During the last years, the international community and Venezuelan NGOs have denounced the existence of a policy of persecution led by state authorities to suppress dissidents or people perceived as opponents to the government. The Office of the Prosecutor (OTP) of the International Criminal Court has even included the crime of persecution as a crime against humanity in the investigation regarding the situation Venezuela I.
According to the OTP, there is a reasonable basis to believe that since at least April 2017, civilian authorities, members of the armed forces, and pro-government individuals have committed the crime against humanity of persecution against any identifiable group or collectivity on political grounds pursuant to article 7(1)(h) of the Rome Statute.

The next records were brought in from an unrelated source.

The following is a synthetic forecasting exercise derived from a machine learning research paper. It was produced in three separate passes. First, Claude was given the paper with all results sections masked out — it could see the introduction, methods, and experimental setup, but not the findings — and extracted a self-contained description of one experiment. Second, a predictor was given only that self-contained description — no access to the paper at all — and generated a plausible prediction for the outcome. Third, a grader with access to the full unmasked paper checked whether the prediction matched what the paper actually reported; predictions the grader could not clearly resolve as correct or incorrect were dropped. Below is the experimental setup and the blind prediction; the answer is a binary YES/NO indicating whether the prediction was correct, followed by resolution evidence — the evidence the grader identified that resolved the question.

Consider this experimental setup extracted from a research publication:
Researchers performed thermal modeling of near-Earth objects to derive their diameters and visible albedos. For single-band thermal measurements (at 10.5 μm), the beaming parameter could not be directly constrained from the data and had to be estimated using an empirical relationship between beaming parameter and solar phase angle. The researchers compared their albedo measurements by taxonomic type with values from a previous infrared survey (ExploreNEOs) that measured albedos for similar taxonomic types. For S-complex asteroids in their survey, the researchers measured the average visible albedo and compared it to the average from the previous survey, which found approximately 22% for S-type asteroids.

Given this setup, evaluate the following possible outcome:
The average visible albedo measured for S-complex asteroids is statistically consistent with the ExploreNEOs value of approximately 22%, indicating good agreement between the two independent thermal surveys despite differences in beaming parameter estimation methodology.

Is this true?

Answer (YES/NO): YES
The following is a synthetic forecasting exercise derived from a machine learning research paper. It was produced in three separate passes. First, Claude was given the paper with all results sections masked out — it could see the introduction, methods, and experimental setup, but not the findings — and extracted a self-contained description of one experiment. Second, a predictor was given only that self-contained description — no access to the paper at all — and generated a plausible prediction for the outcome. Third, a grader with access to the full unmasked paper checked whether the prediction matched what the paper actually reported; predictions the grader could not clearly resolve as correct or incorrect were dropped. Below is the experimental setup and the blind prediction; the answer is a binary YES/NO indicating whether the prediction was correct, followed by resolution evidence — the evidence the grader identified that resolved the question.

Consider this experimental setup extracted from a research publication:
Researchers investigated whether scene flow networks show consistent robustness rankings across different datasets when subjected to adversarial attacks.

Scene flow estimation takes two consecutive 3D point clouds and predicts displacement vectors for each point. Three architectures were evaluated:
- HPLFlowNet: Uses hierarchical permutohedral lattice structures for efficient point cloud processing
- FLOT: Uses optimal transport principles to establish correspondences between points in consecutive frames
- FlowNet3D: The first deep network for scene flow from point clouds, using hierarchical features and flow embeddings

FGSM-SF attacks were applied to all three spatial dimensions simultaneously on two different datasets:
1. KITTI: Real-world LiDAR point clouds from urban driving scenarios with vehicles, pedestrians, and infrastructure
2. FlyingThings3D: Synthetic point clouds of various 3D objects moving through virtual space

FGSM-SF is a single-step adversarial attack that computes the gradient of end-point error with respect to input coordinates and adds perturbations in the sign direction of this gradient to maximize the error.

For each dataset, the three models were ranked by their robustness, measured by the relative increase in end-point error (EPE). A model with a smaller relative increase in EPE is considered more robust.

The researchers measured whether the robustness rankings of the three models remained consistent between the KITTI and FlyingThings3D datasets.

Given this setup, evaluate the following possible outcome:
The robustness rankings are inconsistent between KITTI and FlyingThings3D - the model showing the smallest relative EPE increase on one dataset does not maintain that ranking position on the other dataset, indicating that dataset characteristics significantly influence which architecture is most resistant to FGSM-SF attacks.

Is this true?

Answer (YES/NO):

However, the discrimination and persecution suffered by women in the country and its differentiated impact have not been widely acknowledged and discussed. With the objective of monitoring this dimension, the Center for Justice and Peace (CEPAZ) recently published a report titled Mujeres víctimas de la persecución y la criminalización en Venezuela describing specific patterns of persecution and criminalization by the Venezuelan government against women. The report analyses 73 cases of persecution against women including journalists, politicians, social activists, relatives of another victim of persecution and human rights defenders.

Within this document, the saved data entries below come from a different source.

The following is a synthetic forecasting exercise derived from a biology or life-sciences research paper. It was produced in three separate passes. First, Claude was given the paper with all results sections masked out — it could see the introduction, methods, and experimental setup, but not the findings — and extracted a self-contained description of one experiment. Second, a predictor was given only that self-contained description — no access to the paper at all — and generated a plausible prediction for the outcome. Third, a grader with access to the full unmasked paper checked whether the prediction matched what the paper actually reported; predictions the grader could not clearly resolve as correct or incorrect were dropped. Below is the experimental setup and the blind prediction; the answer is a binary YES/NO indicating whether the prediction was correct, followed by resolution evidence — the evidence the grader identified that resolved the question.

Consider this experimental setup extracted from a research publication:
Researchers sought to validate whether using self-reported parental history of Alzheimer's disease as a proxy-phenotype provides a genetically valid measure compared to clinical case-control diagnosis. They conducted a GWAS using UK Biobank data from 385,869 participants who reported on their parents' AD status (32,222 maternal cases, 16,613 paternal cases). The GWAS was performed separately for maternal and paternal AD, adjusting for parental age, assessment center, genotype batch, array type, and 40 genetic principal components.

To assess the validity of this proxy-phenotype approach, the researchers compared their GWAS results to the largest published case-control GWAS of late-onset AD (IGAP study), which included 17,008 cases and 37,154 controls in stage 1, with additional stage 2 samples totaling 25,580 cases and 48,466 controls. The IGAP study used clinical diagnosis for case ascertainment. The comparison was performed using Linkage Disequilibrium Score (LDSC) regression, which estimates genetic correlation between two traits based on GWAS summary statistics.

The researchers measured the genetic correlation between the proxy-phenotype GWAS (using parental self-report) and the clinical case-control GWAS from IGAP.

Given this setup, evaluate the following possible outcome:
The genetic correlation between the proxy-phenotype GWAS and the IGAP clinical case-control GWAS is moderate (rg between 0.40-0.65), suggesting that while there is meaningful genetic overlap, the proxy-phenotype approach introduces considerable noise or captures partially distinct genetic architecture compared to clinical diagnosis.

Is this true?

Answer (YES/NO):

The report also classifies the documented cases in the following patterns:
- 36 cases of intimidation, harassment, and threats
- 14 arbitrary detentions
- 10 impediments to recording a news event
- 5 acts of violence,
- 3 political disqualifications
- 1 house raid, and
- 4 precautionary measures prohibiting their departure from the country
This article highlights how Venezuelan women have suffered persecution and the need for the international community to incorporate the principles of the Women, Peace and Security Agenda during their peace-building efforts in the country.

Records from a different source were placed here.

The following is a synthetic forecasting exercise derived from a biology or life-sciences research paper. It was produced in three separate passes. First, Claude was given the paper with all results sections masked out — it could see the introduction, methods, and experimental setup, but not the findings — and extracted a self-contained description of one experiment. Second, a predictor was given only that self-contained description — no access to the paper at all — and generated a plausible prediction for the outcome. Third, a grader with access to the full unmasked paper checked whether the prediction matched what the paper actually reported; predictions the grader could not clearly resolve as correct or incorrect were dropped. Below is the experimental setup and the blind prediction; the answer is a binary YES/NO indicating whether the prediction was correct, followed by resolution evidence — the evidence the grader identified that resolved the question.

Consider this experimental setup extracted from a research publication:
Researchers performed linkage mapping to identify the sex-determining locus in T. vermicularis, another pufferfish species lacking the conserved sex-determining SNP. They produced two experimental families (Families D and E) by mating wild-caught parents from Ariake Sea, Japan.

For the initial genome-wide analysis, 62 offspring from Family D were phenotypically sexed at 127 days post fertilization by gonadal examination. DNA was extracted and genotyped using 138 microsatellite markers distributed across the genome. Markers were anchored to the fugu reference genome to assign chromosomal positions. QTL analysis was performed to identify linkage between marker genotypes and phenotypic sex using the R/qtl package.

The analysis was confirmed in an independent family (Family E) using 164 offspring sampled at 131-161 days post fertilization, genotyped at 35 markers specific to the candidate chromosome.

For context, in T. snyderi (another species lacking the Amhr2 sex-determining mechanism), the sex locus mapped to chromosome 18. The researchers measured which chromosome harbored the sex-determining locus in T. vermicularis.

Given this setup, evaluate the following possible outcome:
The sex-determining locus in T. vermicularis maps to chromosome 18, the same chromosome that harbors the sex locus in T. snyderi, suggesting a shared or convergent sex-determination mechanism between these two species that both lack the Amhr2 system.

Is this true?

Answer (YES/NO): NO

- Discrimination against women in Venezuelan politics
Before describing the situations above, it is important to note that the political context is discriminatory against women, suffering almost total exclusion from political leadership positions and participation in dialogue tables and decision-making spaces. Additionally, their intervention in such spaces may entail risks (for instance, attacks on their reputation and personal integrity and their families) that often prefer to be avoided, which is a factor of discouragement. Venezuelan women also face social prejudices that regard politics to be a space designed exclusively for men.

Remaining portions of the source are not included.